* _TEXT_:
** Begin **
Target: at least 2x the SD card’s capacity in free space on the Windows destination drive. 32 GB source card = ensure 64 GB free on C: (or wherever) before starting Read.
Fix 5: Try 7-Zip Compression for Storage, Then Restore
If you have the IMG but it’s too big for the destination card, and can’t easily shrink with PiShrink (non-Pi image), a partial workaround: write the IMG to a bigger temporary card, boot the Pi once, let any auto-expand/setup happen, then use SD Card Copier (on-Pi) or dd with smaller block sizes to migrate to the intended smaller card.
Workaround chain: IMG → bigger SD → boot → SD Card Copier → smaller SD. Takes longer but avoids modifying the IMG.
Alternative: if you just need to store the IMG compactly, 7-Zip it. pi.img at 8 GB compresses to ~2 GB as pi.img.7z. For long-term storage or transfer. But you’ll need to decompress before flashing.
Decision Tree
You’re seeing “Not enough space” in Win32 Disk Imager. Which fix?
- Is this a Write (IMG → SD) or Read (SD → IMG) operation?
If Write:
- Check IMG file size vs destination SD card byte count. If IMG > card, shrink IMG (Fix 1 for Pi images, Fix 2 for others) or use bigger card (Fix 3).
** End **
* _JOBS_:
#1 Answer these questions about the guide to Win32 Disk Imager space errors:
(a) How much free space should be on the destination drive before reading a 32 GB source card?
(b) About what size does an 8 GB pi.img reach once compressed to pi.img.7z?
(c) During a Write, if the IMG is larger than the card, which fix shrinks a Pi image?
#2 Rewrite the passage of the guide to Win32 Disk Imager space errors that opens with the words containing "- Is this a" and closes with "card (Fix 3).", putting "Flash" wherever "Write" appears.
#3 Extend the guide to Win32 Disk Imager space errors, picking up after its final sentence.

(Spatial relationship records)
** Begin **
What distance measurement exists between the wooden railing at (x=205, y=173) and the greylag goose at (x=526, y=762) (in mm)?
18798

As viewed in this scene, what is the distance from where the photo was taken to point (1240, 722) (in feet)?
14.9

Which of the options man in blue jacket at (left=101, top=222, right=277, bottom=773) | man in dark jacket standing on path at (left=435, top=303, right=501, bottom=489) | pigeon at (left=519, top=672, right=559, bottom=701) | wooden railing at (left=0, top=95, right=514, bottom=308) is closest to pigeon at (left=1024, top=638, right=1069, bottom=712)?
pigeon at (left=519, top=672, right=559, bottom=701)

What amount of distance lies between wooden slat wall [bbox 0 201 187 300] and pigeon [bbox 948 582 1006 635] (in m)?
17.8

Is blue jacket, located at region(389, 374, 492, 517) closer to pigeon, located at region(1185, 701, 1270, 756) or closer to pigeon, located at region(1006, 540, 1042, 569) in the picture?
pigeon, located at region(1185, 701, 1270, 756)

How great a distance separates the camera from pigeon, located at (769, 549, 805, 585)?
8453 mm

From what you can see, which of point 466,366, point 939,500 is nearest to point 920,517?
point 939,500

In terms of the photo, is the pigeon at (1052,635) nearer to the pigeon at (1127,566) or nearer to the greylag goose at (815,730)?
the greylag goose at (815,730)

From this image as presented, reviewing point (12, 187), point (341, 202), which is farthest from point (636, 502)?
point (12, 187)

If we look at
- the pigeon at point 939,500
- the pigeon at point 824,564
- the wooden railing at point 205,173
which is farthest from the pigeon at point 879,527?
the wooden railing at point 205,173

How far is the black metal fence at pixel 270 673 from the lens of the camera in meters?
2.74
** End **
* _ANSWER SET_:
#1
(a) 64 GB
(b) About 2 GB
(c) Fix 1

#2
- Is this a Flash (IMG → SD) or Read (SD → IMG) operation?
If Flash:
- Check IMG file size vs destination SD card byte count. If IMG > card, shrink IMG (Fix 1 for Pi images, Fix 2 for others) or use bigger card (Fix 3).

#3
- If sizes are similar but still doesn’t fit, test SD card with h2testw for counterfeit / damage (Cause 3). Replace if fake.
If Read:
- Check free space on the Windows drive holding Image File output path.
- Free up space (Fix 4) or change path to a drive with more space.
- If still failing despite abundant space, try “Read Only Allocated Partitions” checkbox to reduce output size.
95% of cases resolve here. If not, the SD card or USB reader is probably failing, try different hardware.
Preventing the Error in the Future
Habits that avoid this error entirely:
- Always use “Read Only Allocated Partitions” when making IMG backups. Produces smaller IMGs that fit more destinations.
- PiShrink every IMG before archival. Adds 2 minutes but saves hours of troubleshooting later.
- Buy consistent SD card brands for sets. If all your cards are SanDisk Ultra 32 GB, they’re the same size. Mixing brands introduces variance.
- Keep 100+ GB free on C: so Read operations always have room.
- Buy slightly bigger destination cards than source for any migration. 64 GB source to 128 GB destination is safer than 32 GB to 32 GB.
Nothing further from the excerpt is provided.